All marine habitats and benthic species are considered to have a resistance of ‘None’ to this pressure and to be unable to recover from a permanent loss of habitat (resilience is ‘Very Low’).  Sensitivity within the direct spatial footprint of this pressure is therefore ‘High’.  Although no specific evidence is described confidence in this assessment is ‘High’, due to the incontrovertible nature of this pressure.

The biotope is characterized by the sedimentary habitat (JNCC, 2015), a change to an artificial or rock substratum would alter the character of the biotope leading to reclassification and the loss of the sedimentary community including the characterizing polychaetes and amphipods.

Sensitivity assessment. Based on the loss of the biotope, resistance is assessed as ‘None’, recovery is assessed as ‘Very low’ (as the change at the pressure benchmark is permanent and sensitivity is assessed as ‘High’.

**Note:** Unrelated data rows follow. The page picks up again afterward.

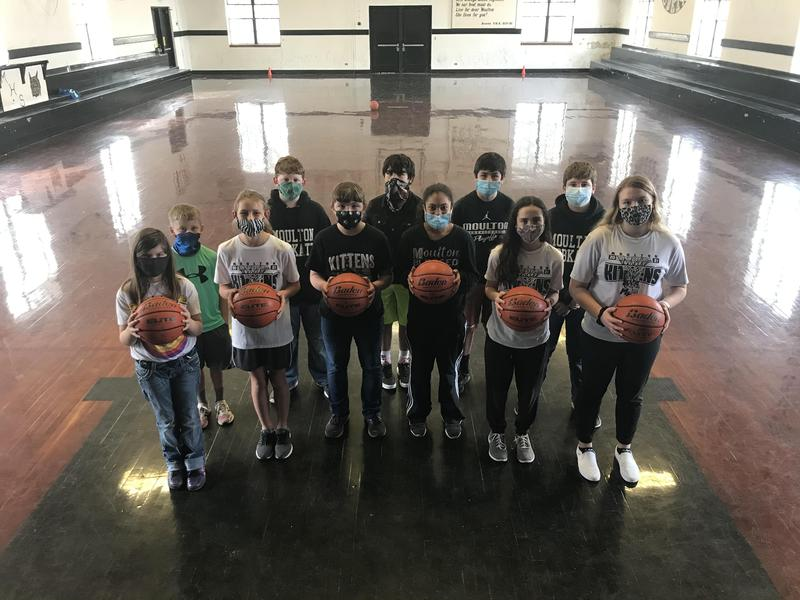 Local Kids Compete in Basketball Shooting Contests Featured Photo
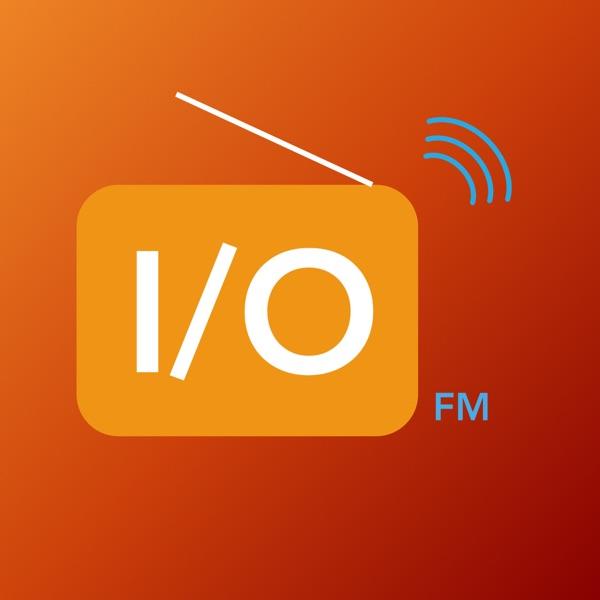 「I/O」调频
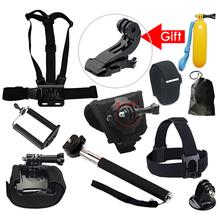 Gopro 4 3+ Sj4000 xiaomi yi  Handheld Monopod Selfie Stick for Iphone 5s 6 Tripod Go Pro Pole Bobber Sport Camera Accessory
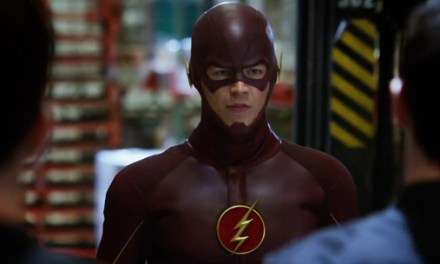 The Flash S01E02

The pressure benchmark refers to the simplified Folk classification developed by Long (2006) and the UK Marine Habitat Classification Littoral and Sublittoral Sediment Matrices (Connor et al., 2004). The biotope occurs on mobile sands, a change at the pressure benchmark refers to a change to sandy muds or muddy sands or to coarser gravel sediments. Experiments by Van Tomme et al. (2013) have shown that the optimal sedimentary habitats for some of he species that characterize this biotope vary slightly. Bathyporeia pilosa prefer the finest sediments, although at a subtidal dredge disposal site the change to a finer sediment led to a reduction in the abundance of Bathyporeia pilosa (Witt et al., 2004). Bathyporeia sarsi has a broader preference and also occurred in medium-coarse sediments (Van Tomme et al., 2013). 

Nepthys cirrosa occurs in fine to coarser sands, with greatest abundance in the Belgium part of the North Sea recorded in medium grain sizes (Degraer et al., 2006). A change to gravelly sand is unlikely to impact this species, however, a change to muddy sand may limit the species abundance as the species displays a slight preference for low mud content levels (< 10%) (Degraer et al., 2006).  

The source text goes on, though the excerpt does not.